Before engaging with this curriculum, learners should have a foundational understanding of the following:

Cloud Fundamentals: Basic knowledge of cloud computing concepts (SaaS, PaaS, IaaS) and Azure subscription management.
Machine Learning Basics: Familiarity with the differences between regression, classification, and clustering.
Data Concepts: Understanding of basic dataset structures (features and labels) and the purpose of training versus validation sets.
Azure AI Workloads: General awareness of common AI scenarios like Computer Vision and Natural Language Processing (Unit 1 concepts).

Module Breakdown

Module	Topic	Difficulty	Focus Area
1	The Azure ML Workspace	Beginner	Studio Interface, Resources, and Security
2	Data Assets & Storage	Intermediate	Data Stores, Datasets, and Data Exploration
3	Compute Resources	Intermediate	Compute Instances, Clusters, and Inference Nodes
4	No-Code Training Tools	Intermediate	AutoML and Azure Machine Learning Designer
5	Model Management	Advanced	Registration, Versioning, and Deployment

Learning Objectives per Module

Module 1: The Azure ML Workspace

Describe the role of Azure Machine Learning Studio as a unified platform.
Identify how to create and manage a workspace for team collaboration.

Module 2: Data Assets & Storage

Distinguish between Data Stores (connection to storage) and Data Assets (versioned references to data).
Explain how to import and explore data directly within the Studio environment.

Module 3: Compute Resources

Identify the four primary compute types: Compute Instances (workstations), Compute Clusters (scalable training), Inference Clusters (deployment), and Attached Compute.
Determine the appropriate compute resource based on the workload (e.g., development vs. production).

Module 4: No-Code Training Tools

Describe the capabilities of Automated Machine Learning (AutoML) for rapid model selection.
Explain how Azure Machine Learning Designer uses a visual drag-and-drop interface for pipeline creation.

Module 5: Model Management

Understand the process of Registering a model to track versions.
Identify deployment options for real-time or batch inferencing.

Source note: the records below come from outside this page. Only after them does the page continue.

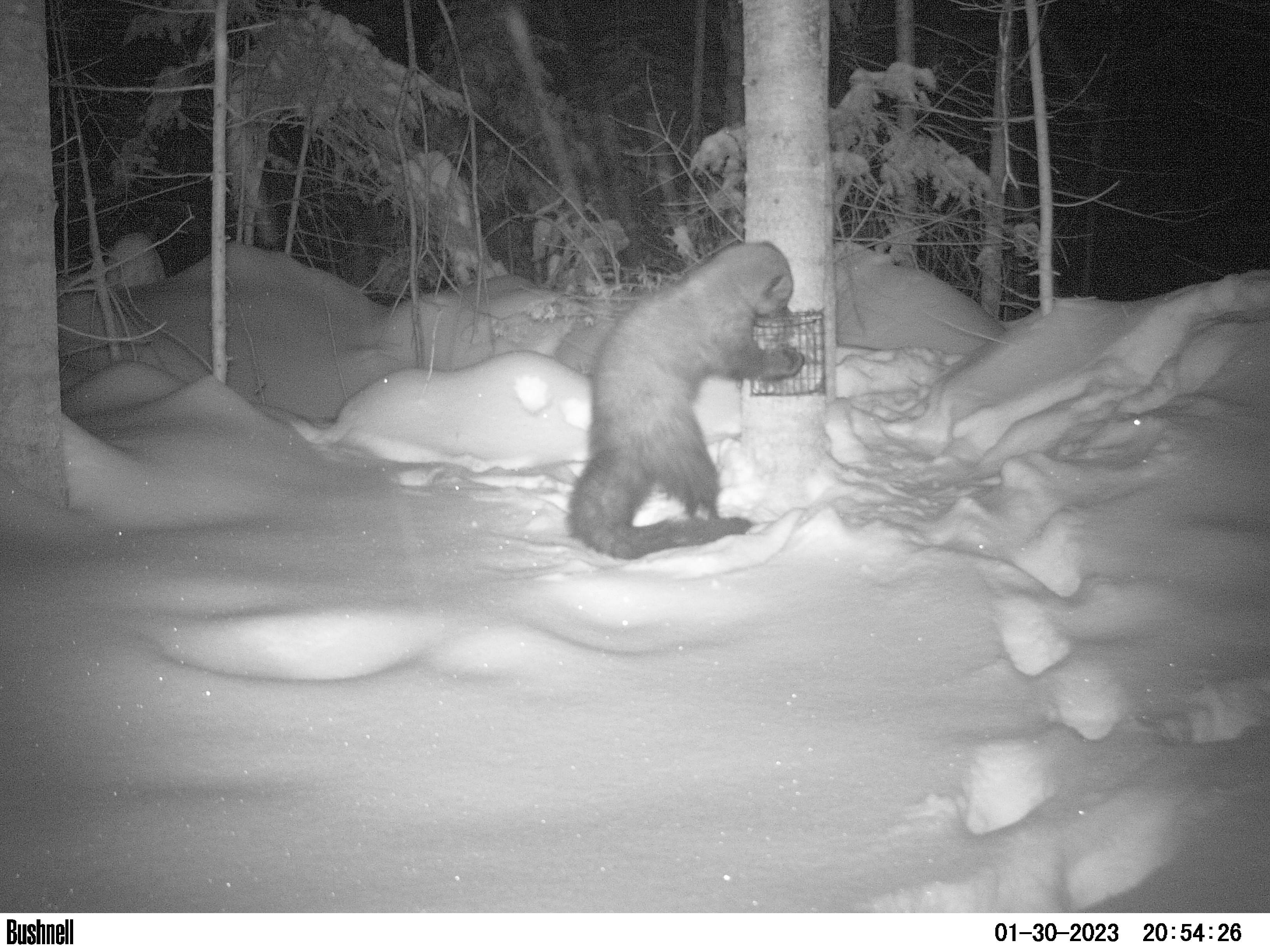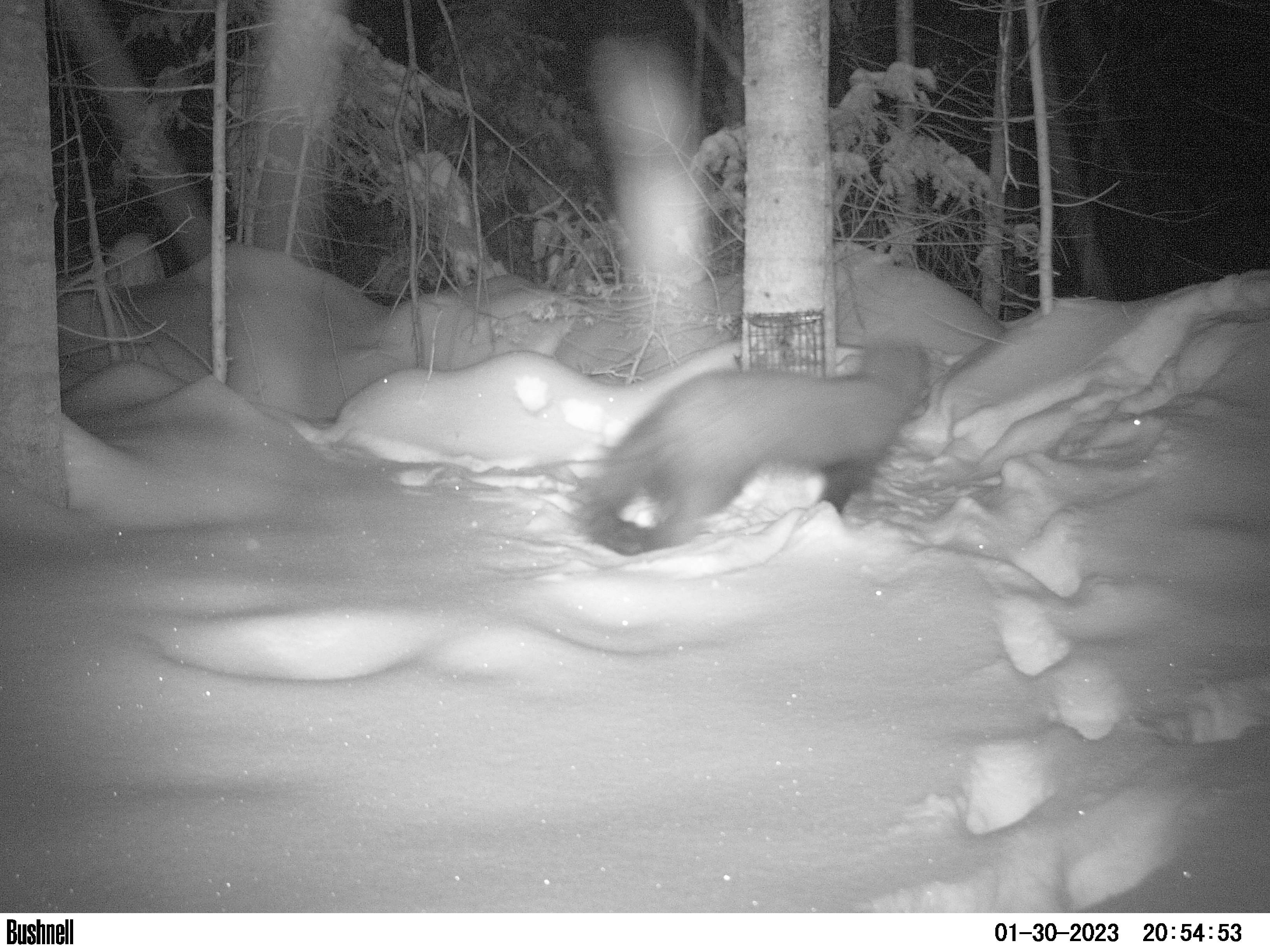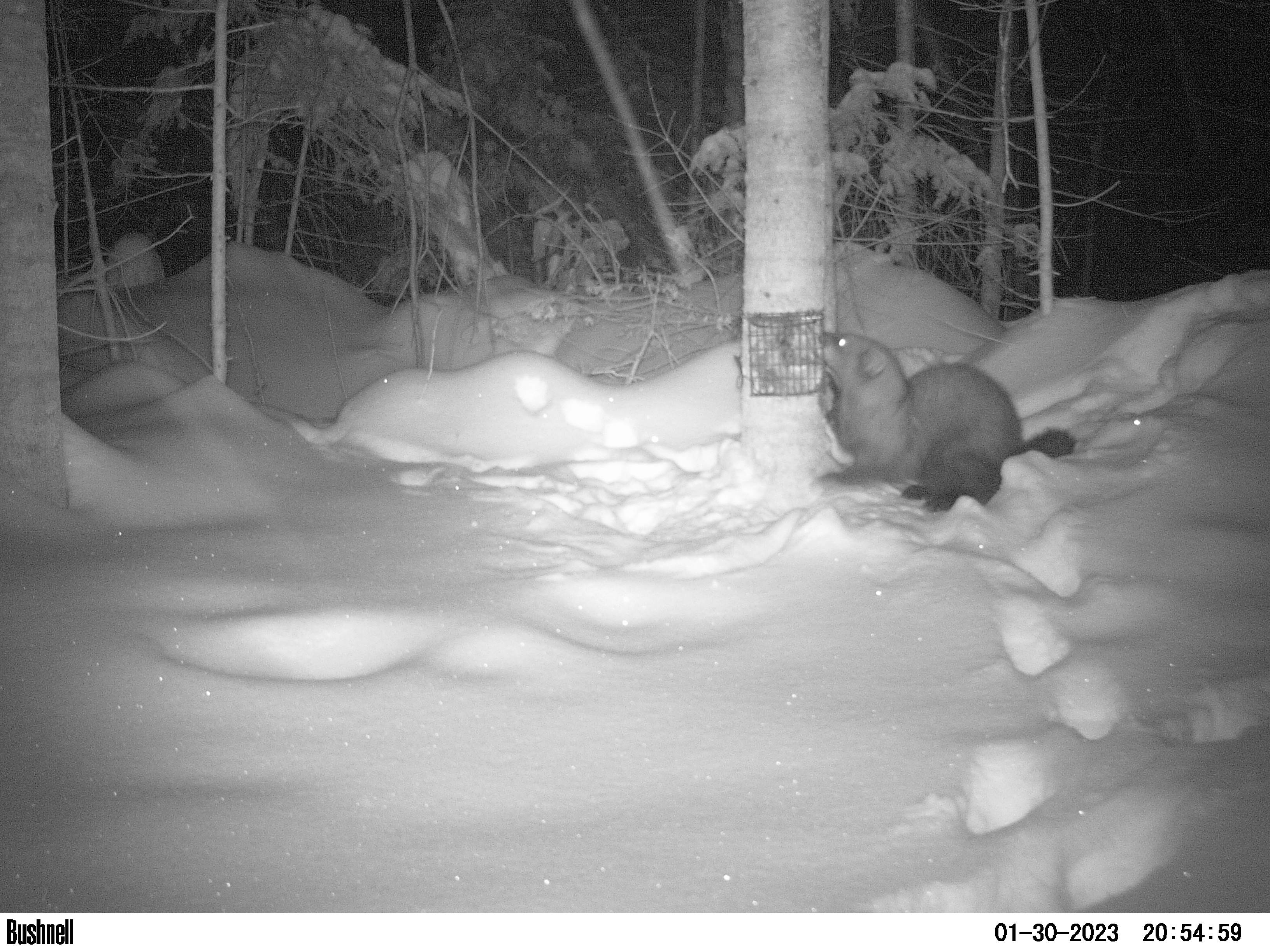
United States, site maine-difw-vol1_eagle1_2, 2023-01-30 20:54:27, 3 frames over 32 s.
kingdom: Animalia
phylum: Chordata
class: Mammalia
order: Carnivora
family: Mustelidae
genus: Pekania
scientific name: Pekania pennanti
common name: fisher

Visual Overview of Resources

The ML Lifecycle Flow

Loading Diagram...

Workspace Resource Architecture

Compiling TikZ diagram…

⏳

Running TeX engine…

This may take a few seconds

Success Metrics

To demonstrate mastery of this curriculum, the learner must be able to:

Select Compute: Correctily choose a Compute Cluster for a job requiring multiple GPUs and a Compute Instance for a Jupyter Notebook development session.
Navigate Studio: Successfully locate the "Data" and "Compute" tabs in Azure ML Studio to provision resources.
Explain AutoML: Describe how AutoML automates the selection of algorithms and hyperparameters to save time.
Differentiate Tools: Explain when to use the Designer (visual workflow) versus Notebooks (code-first with PyTorch/TensorFlow).
Identify Deployment: Define the difference between a real-time endpoint for instant predictions and batch inferencing for large datasets.

Real-World Application

[!IMPORTANT] Why this matters: In a professional setting, data scientists spend up to 80% of their time on data preparation and infrastructure management. Mastery of Azure's compute and data services allows teams to:

Scale Efficiently: Use "Zero-node" clusters that only charge you when a job is running, significantly reducing cloud costs.
Maintain Reproducibility: By using versioned Data Assets, teams can ensure that the exact dataset used to train a model in 2023 can be referenced again in 2025 for auditing.
Collaborate Securely: Use a centralized Workspace to share models and data without passing around CSV files or login credentials, ensuring compliance with Responsible AI privacy principles.